Instructions to follow
The result should be an exact copy of only the lines from the one holding "order: Struthioniformes" through the last line of the data below, please, without pictures.

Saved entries
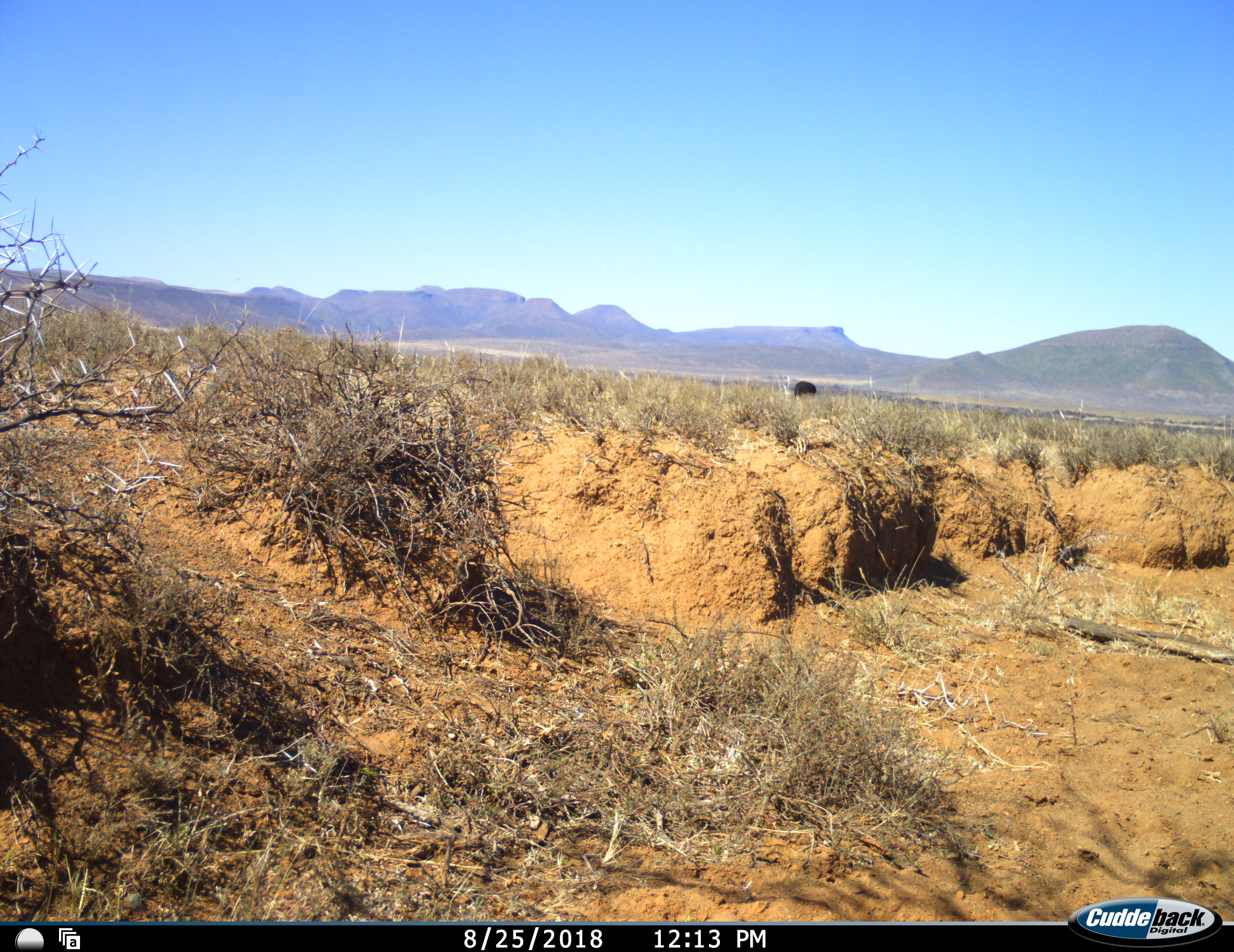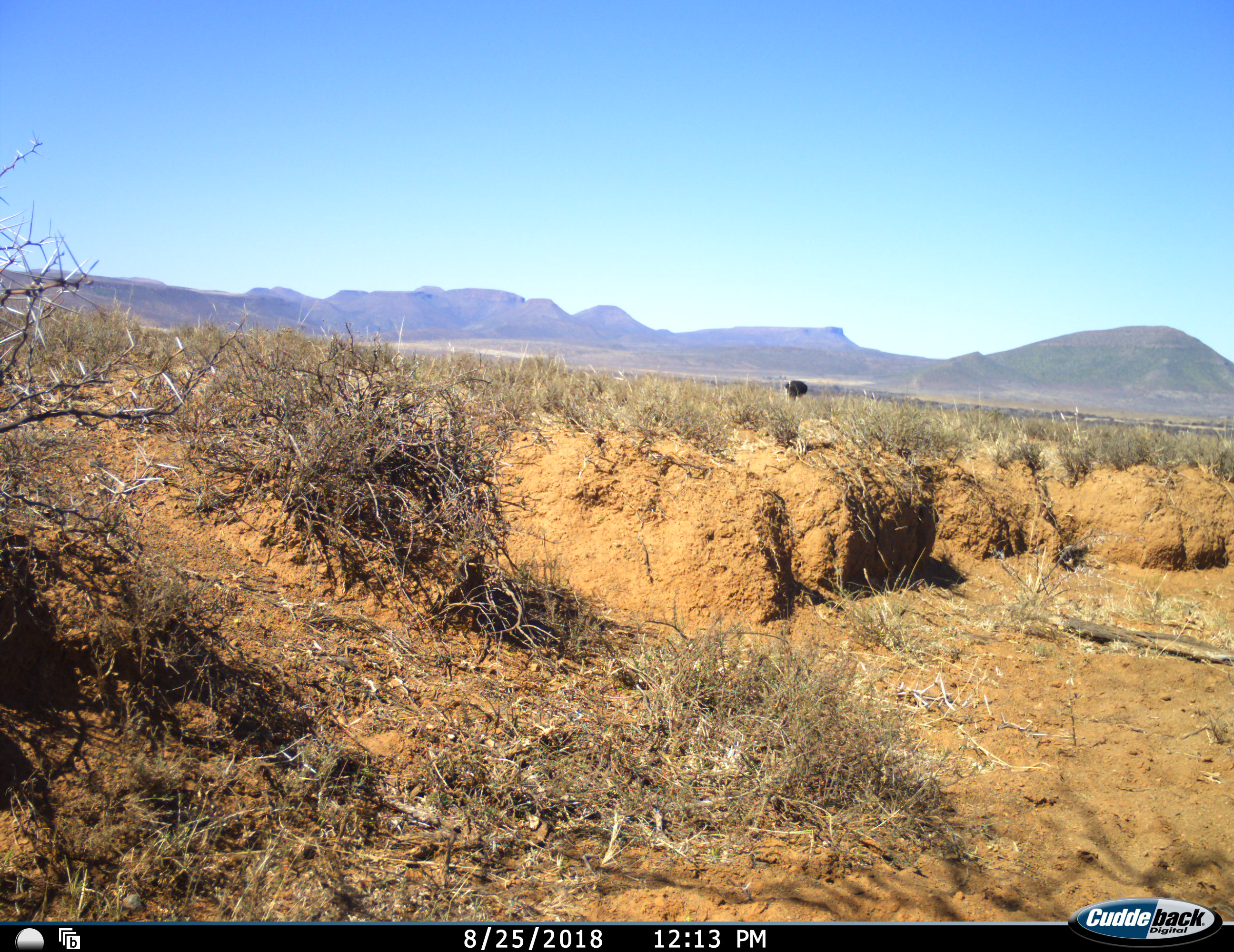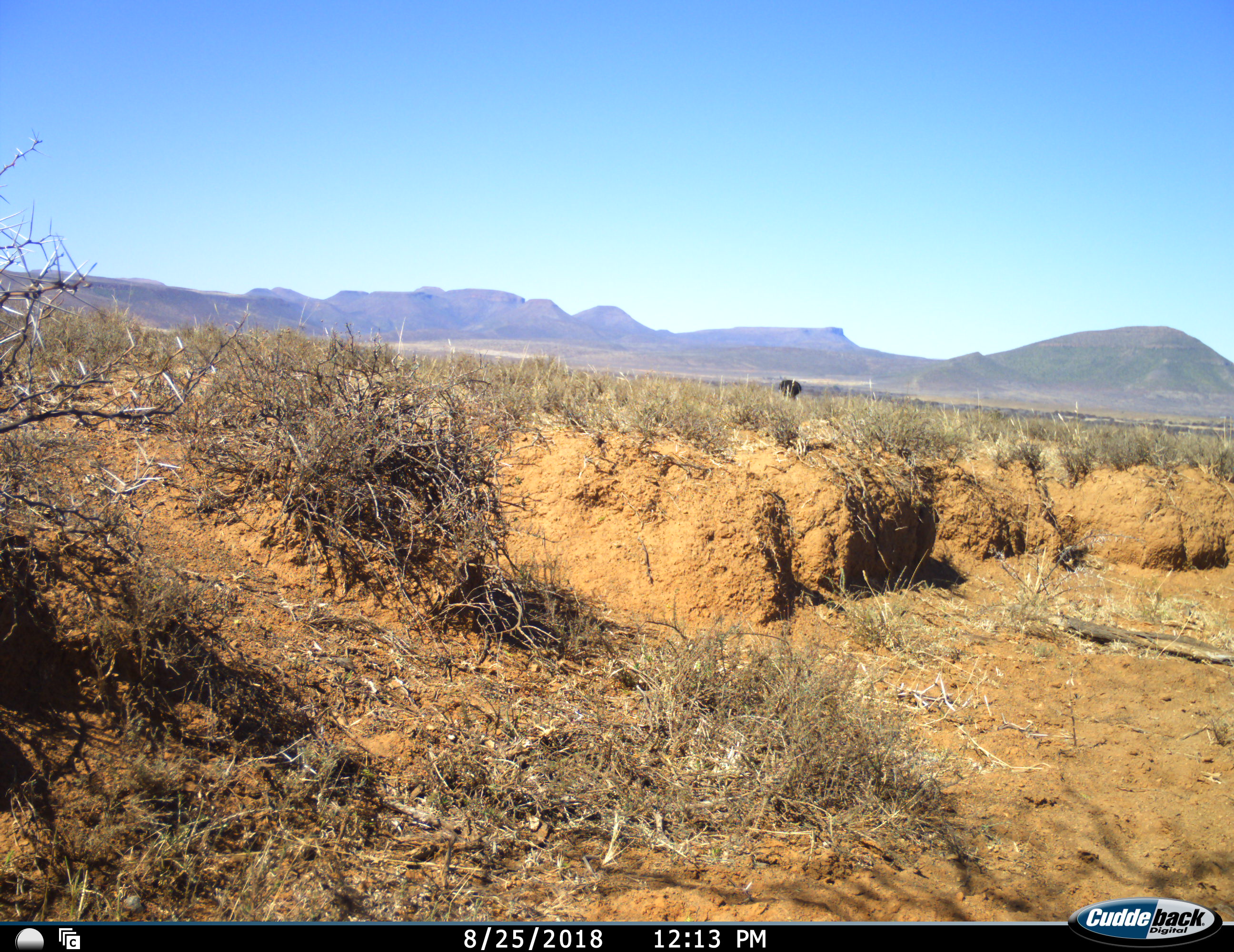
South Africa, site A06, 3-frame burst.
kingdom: Animalia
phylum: Chordata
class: Aves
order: Struthioniformes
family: Struthionidae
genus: Struthio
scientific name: Struthio camelus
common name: ostrich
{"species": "ostrich (Struthio camelus)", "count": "1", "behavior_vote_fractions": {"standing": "0%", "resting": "0%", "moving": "67%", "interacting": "0%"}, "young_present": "0%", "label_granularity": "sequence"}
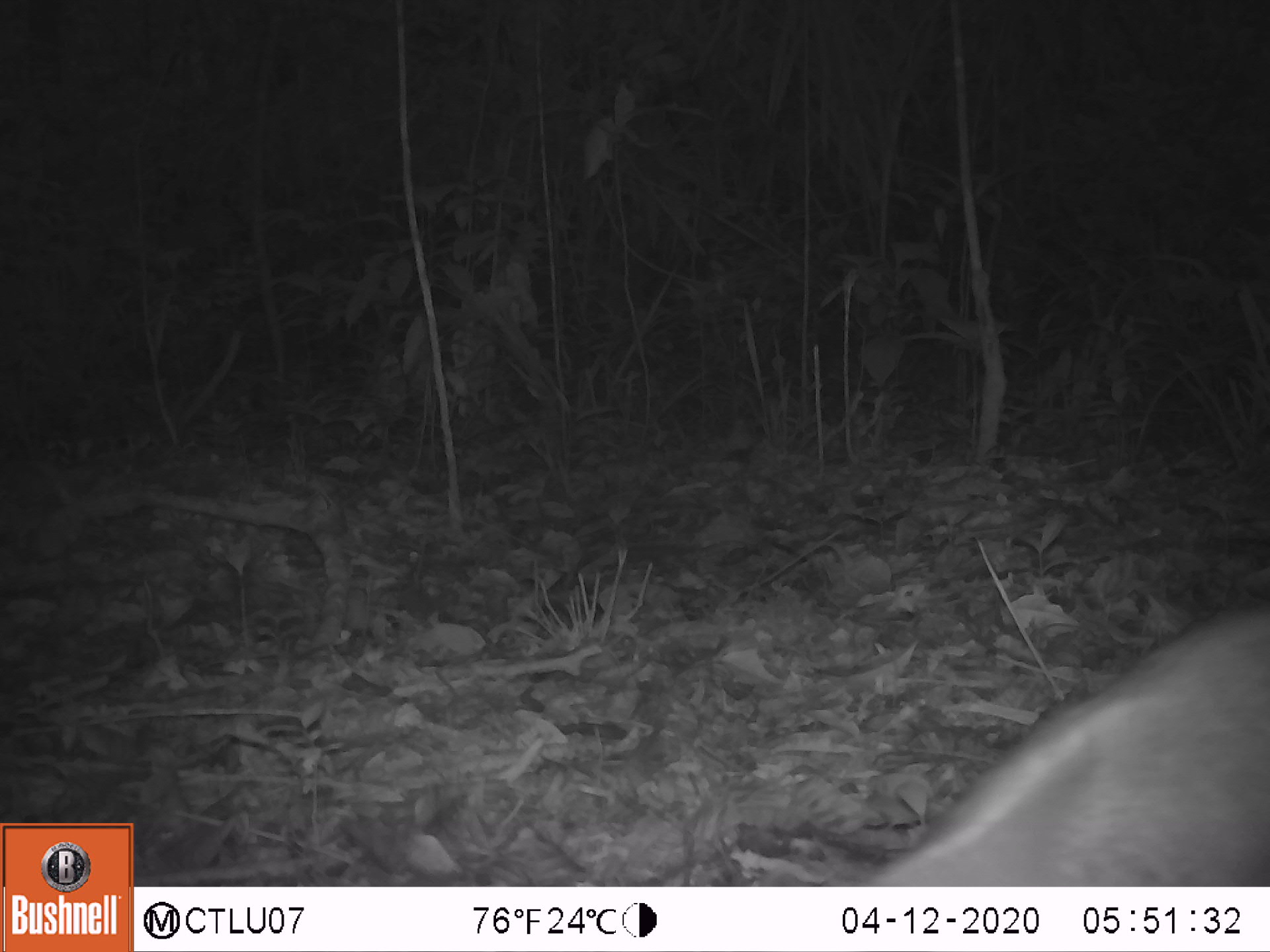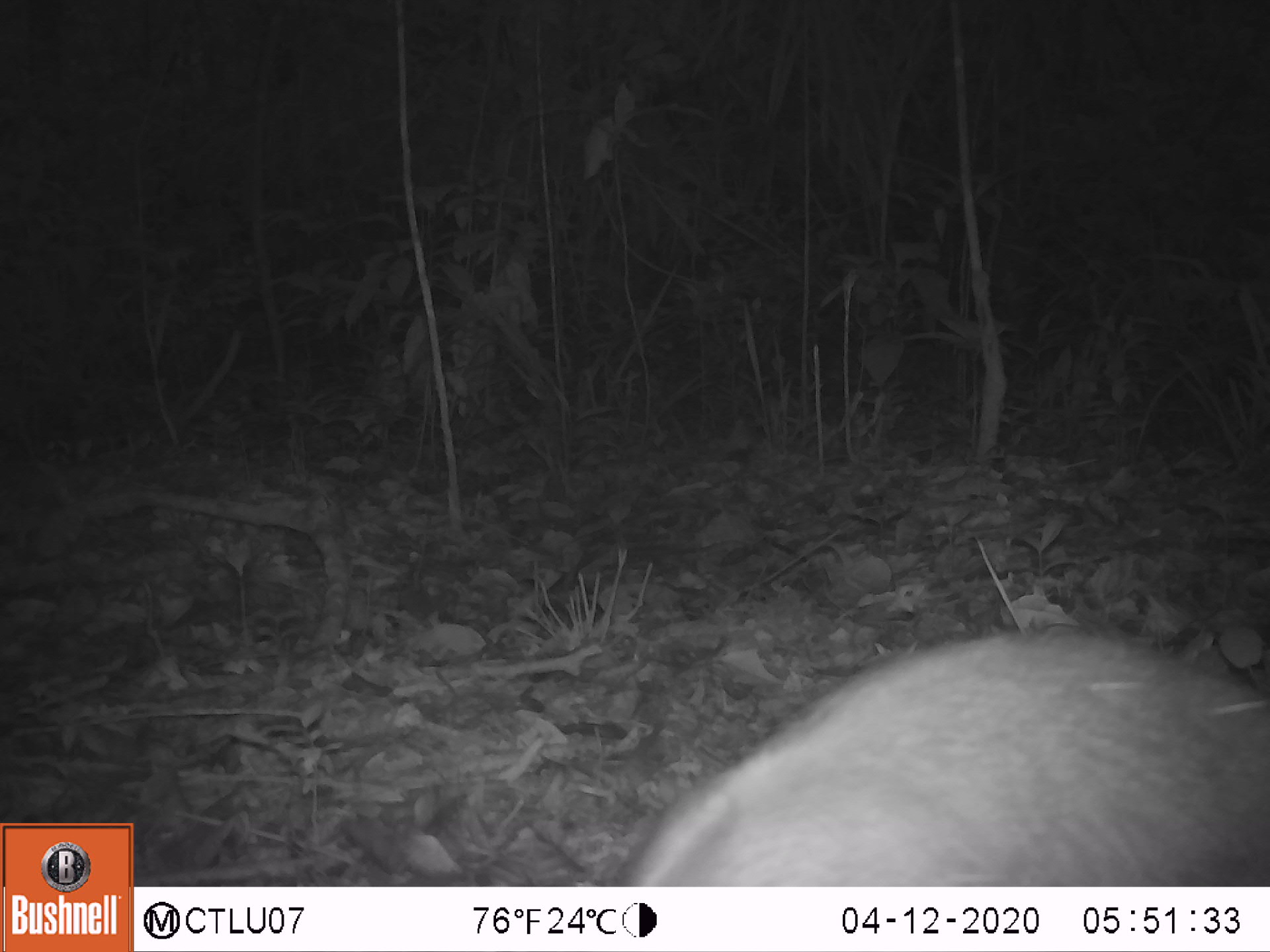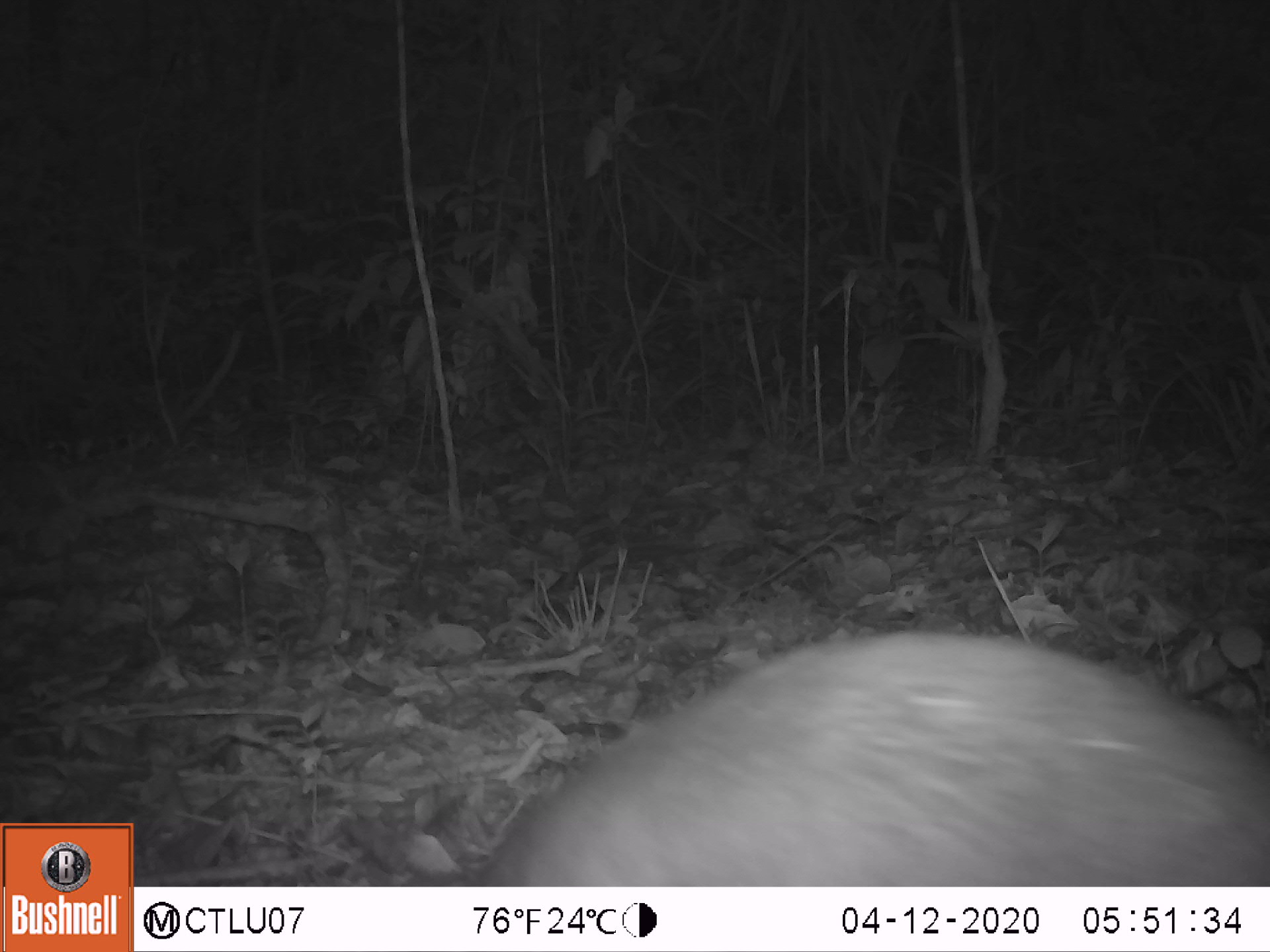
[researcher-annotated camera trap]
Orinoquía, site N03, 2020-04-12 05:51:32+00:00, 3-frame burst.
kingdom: Animalia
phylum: Chordata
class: Mammalia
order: Pilosa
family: Myrmecophagidae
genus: Tamandua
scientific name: Tamandua tetradactyla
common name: southern tamandua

Task output
order: Struthioniformes
family: Struthionidae
genus: Struthio
scientific name: Struthio camelus
common name: ostrich
{"species": "ostrich (Struthio camelus)", "count": "1", "behavior_vote_fractions": {"standing": "0%", "resting": "0%", "moving": "67%", "interacting": "0%"}, "young_present": "0%", "label_granularity": "sequence"}
[researcher-annotated camera trap]
Orinoquía, site N03, 2020-04-12 05:51:32+00:00, 3-frame burst.
kingdom: Animalia
phylum: Chordata
class: Mammalia
order: Pilosa
family: Myrmecophagidae
genus: Tamandua
scientific name: Tamandua tetradactyla
common name: southern tamandua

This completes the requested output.